- [TASKS AND EXERCISES]:
[A] Copy the Snigger Happy review word for word from "Snigger Happy at" to "rookie comics’ arsenals.".
[B] Continue the review of Snigger Happy at the 2010 Brighton Fringe from its last sentence.

- [PAGE TEXT]:

[Start of section]

Snigger Happy at the 2010 Brighton Fringe

Note: This review is from 2010

Review by Steve Bennett

Comedy at 4pm on a school day? Well, the five young Turks of Snigger Happy still managed drummed up a decent audience for their midweek Brighton Fringe shows, even if it might not have had the perfect timeslot for the requisite gags about rape and paedophiles that feature in some of these rookie comics’ arsenals.

Opening act Paul Langton had quite a chunk about how his moustache, clearly grown for comedy purposes, made him look like a sex offender, or a cross between a couple of celebrities, as is de rigueur for any new stand-up thinking of their first joke. Then he’s not one to push the boat out in terms of material, although his assertions that politically correctness has gone mad, all new bands sound the same and young people dress funny make him seem like a reactionary young fogey.

Despite the safe, familiar observations, he comes across as sort of likeable, with an exaggerated stage confidence that would stand him in good stead in an MC’s role. His manner is so deliberate that you’re never in any doubt this is a rehearsed performance, rather than a natural conversation, but he just about pulls it off.

Philip Wilson has a much more intriguing stage presence. Haggard, slightly sinister looking, he oozes strange menace as he declares he has ‘unusual hobbies’. It’s a persona that seems half a century out of time; with his characterful features and careful enunciation, he’s the sort of comedic creep who wouldn’t be out of place in a black Ealing comedy.

Unfortunately, his material doesn’t fully capitalise on his intriguing manner. The ‘unusual hobby’ turns out to be the lambada, and he leads the audience, and a blow-up sex doll, through some lessons. It’s modestly entertaining, but from such a strong first impression, we hope for more.

Baby-faced Alex Love references Star Wars, how shit his neighbourhood – Walthamstow – is and the unwritten rules of dating. Same old same old, really; though his smiley manner is engaging and there is one or two good lines en route. But he’s memorable only for a stunt that is a deliberate disappointment, which is probably not the best impression to leave.

[End of section]

- [DATA SEGMENT]:

[Start of section]

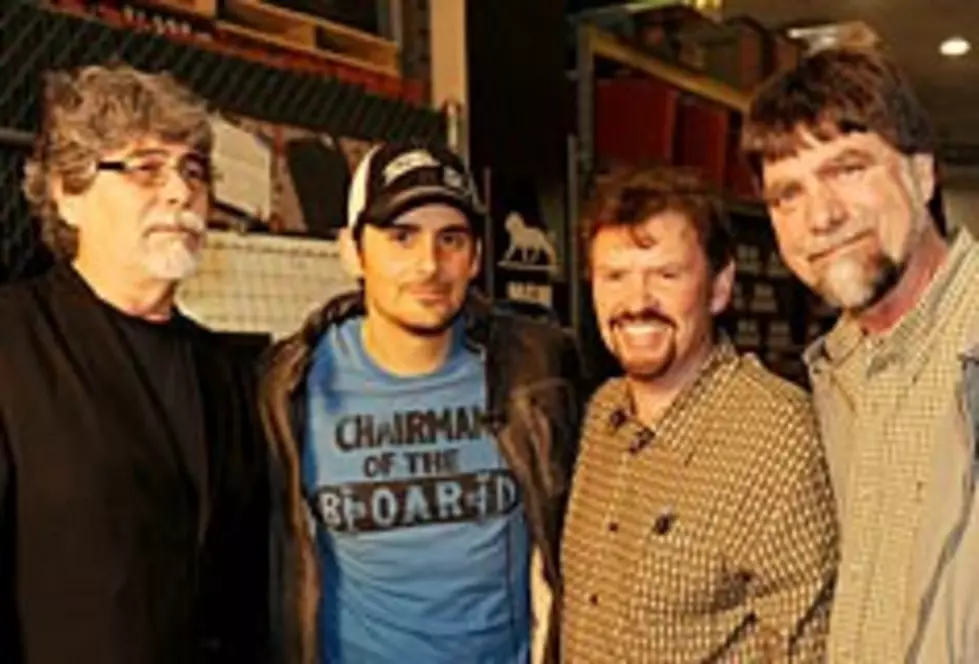 Brad Paisley Enjoys Being an ‘Unofficial Member’ of Alabama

[End of section]

- [ANSWERS]:
[A]
Snigger Happy at the 2010 Brighton Fringe

Note: This review is from 2010

Review by Steve Bennett

Comedy at 4pm on a school day? Well, the five young Turks of Snigger Happy still managed drummed up a decent audience for their midweek Brighton Fringe shows, even if it might not have had the perfect timeslot for the requisite gags about rape and paedophiles that feature in some of these rookie comics’ arsenals.

[B]
Pretty and perky, Josie Wicks bounds onto the stage with the excitable energy of a five-year-old who’s just downed her first triple espresso. The sense of fun transmits easily to the audience, spreading instant cheer. It’s something of a fig-leaf for the absence of material, though, which comprised little more than a bit of twisted ‘where are you from?’ banter that unfortunately is not original, and a sweet little story about photo booths. Her set is a comedic Red Bull: she’ll make you feel enlivened, but don’t look too closely at what’s in it…

In the age-old tradition of saving the best till last, Luke Thompson made a strong first impression, with a cocky but underplayed opening aside, which set up a coolly assured poise he maintained for the whole short set. He has a slightly surreal brain, too, making for some enjoyable surprises in the material, even when talking about subjects as potentially hackneyed as doubting whether electronic devices really interfere with plane’s navigation systems. He tends to stick to such familiar subjects, but adds just enough flair of his own to suggest a promising future once he expands his comic horizons just that little bit further.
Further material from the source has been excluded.